Esercizio assegnato 1
Duplica senza alcuna modifica le righe dei record che vanno dalla riga contenente "Examining this photo, is" fino alla fine dei record, estremi inclusi.

--------------------------------

La non contestazione del convenuto costituisce un comportamento univocamente rilevante ai fini della determinazione dell’oggetto del giudizio, con effetti vincolanti per il giudice, che dovrà astenersi da qualsivoglia controllo probatorio del fatto non contestato e dovrà, perciò, ritenerlo sussistente (3).
Trattasi di un principio generale del processo civile attuativo dei principi della ragionevole durata del processo e di economia processuale che devono informare il processo, avuto riguardo all’art. 111 Cost., imponendo alle parti costituite l’onere di prendere posizione su tali fatti, delimitando l’oggetto del giudizio, con effetti vincolanti per il giudice, a quelli non specificamente contestati, non essendo necessario alcun controllo probatorio dei fatti non contestati, da ritenere sussistenti in forza della mancata specifica contestazione, senza necessità di prova al riguardo (4).

--------------------------------

Esercizio assegnato 2
Trascrivi integralmente e senza modifiche il testo sulla non contestazione dei fatti nel processo civile.

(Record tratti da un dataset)
--------------------------------

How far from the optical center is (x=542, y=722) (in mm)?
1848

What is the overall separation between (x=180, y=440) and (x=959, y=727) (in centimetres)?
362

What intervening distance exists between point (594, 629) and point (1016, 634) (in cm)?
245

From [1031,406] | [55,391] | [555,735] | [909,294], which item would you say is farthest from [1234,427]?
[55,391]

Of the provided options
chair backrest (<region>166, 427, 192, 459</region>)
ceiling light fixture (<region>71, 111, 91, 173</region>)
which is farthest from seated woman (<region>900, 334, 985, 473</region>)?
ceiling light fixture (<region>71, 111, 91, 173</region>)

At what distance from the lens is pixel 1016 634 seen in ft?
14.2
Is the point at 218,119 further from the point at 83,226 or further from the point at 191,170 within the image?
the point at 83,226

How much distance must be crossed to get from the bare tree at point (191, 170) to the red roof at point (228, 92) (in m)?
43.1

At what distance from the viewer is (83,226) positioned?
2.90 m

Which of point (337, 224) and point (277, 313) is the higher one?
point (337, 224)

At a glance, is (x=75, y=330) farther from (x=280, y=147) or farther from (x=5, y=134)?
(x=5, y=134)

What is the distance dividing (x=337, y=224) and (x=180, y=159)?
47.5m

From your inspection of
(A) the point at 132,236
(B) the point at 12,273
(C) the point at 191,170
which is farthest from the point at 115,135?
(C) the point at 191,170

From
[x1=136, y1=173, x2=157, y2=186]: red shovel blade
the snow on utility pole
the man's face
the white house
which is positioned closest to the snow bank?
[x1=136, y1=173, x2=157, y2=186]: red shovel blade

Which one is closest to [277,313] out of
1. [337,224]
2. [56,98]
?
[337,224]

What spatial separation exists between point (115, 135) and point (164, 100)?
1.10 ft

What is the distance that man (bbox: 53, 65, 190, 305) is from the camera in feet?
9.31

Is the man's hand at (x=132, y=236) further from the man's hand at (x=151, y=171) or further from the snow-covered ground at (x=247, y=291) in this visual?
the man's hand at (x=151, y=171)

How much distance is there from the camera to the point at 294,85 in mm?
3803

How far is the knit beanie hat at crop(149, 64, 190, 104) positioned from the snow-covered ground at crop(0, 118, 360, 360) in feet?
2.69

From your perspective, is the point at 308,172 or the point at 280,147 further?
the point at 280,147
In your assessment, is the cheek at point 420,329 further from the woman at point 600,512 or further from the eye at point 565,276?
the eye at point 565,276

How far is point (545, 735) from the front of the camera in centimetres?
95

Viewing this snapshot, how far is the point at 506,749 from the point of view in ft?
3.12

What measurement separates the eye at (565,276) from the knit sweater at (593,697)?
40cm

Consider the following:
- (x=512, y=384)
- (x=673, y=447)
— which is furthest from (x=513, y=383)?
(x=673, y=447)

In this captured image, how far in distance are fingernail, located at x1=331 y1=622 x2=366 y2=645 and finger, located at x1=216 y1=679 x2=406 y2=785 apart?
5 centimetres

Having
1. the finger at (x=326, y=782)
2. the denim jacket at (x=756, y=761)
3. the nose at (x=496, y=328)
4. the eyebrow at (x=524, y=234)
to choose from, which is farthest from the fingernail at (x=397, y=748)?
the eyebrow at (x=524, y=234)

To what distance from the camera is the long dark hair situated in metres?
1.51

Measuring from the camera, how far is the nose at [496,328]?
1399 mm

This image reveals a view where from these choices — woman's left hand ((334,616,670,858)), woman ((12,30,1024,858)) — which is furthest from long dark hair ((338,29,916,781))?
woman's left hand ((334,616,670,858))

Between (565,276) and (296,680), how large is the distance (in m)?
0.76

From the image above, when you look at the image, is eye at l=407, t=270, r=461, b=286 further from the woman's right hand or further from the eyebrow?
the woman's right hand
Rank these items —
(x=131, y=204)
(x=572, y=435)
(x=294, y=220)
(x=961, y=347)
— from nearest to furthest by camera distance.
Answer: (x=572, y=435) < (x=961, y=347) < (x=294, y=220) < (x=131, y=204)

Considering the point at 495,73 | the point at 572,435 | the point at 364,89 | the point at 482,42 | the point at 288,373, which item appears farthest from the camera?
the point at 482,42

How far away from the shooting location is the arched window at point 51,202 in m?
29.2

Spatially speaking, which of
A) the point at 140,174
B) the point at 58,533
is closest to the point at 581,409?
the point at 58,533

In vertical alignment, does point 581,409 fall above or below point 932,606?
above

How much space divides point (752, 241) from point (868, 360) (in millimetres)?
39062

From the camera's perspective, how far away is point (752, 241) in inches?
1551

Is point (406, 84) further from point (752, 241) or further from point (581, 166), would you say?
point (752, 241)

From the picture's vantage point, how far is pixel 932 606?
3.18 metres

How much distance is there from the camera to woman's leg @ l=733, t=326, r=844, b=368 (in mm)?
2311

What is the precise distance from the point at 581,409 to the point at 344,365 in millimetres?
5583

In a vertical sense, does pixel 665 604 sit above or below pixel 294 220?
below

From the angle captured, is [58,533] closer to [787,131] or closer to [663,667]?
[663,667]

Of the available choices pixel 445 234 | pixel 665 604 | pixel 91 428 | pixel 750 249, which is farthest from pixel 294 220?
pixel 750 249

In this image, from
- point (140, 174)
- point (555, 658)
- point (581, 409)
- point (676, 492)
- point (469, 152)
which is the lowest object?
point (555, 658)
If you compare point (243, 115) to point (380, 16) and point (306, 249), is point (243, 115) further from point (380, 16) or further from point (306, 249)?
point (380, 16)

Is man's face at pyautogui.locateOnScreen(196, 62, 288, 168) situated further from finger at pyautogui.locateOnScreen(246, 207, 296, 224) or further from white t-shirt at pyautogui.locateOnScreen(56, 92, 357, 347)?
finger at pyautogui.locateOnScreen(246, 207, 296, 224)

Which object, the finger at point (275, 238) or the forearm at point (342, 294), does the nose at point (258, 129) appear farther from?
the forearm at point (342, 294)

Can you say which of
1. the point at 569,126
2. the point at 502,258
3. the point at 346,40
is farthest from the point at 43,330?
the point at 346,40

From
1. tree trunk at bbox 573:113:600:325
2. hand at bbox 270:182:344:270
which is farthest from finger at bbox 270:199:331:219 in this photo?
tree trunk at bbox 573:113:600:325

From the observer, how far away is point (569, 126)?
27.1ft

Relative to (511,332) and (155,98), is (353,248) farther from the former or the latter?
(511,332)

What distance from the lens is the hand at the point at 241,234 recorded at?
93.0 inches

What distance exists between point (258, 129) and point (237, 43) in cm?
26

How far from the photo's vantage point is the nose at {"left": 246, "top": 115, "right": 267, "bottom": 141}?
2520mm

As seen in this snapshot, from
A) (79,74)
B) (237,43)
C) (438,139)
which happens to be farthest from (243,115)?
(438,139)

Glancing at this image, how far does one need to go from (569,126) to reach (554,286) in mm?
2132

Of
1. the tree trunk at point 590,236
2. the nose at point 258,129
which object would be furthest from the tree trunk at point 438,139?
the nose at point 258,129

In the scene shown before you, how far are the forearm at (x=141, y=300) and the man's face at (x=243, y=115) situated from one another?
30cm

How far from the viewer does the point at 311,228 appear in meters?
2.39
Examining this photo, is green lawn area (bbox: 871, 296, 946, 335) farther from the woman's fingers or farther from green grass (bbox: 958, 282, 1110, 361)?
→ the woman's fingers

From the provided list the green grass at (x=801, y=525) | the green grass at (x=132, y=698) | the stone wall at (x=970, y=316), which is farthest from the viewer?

--------------------------------

Risultato 1
Examining this photo, is green lawn area (bbox: 871, 296, 946, 335) farther from the woman's fingers or farther from green grass (bbox: 958, 282, 1110, 361)?
→ the woman's fingers

From the provided list the green grass at (x=801, y=525) | the green grass at (x=132, y=698) | the stone wall at (x=970, y=316), which is farthest from the viewer?

Risultato 2
La non contestazione del convenuto costituisce un comportamento univocamente rilevante ai fini della determinazione dell’oggetto del giudizio, con effetti vincolanti per il giudice, che dovrà astenersi da qualsivoglia controllo probatorio del fatto non contestato e dovrà, perciò, ritenerlo sussistente (3).
Trattasi di un principio generale del processo civile attuativo dei principi della ragionevole durata del processo e di economia processuale che devono informare il processo, avuto riguardo all’art. 111 Cost., imponendo alle parti costituite l’onere di prendere posizione su tali fatti, delimitando l’oggetto del giudizio, con effetti vincolanti per il giudice, a quelli non specificamente contestati, non essendo necessario alcun controllo probatorio dei fatti non contestati, da ritenere sussistenti in forza della mancata specifica contestazione, senza necessità di prova al riguardo (4).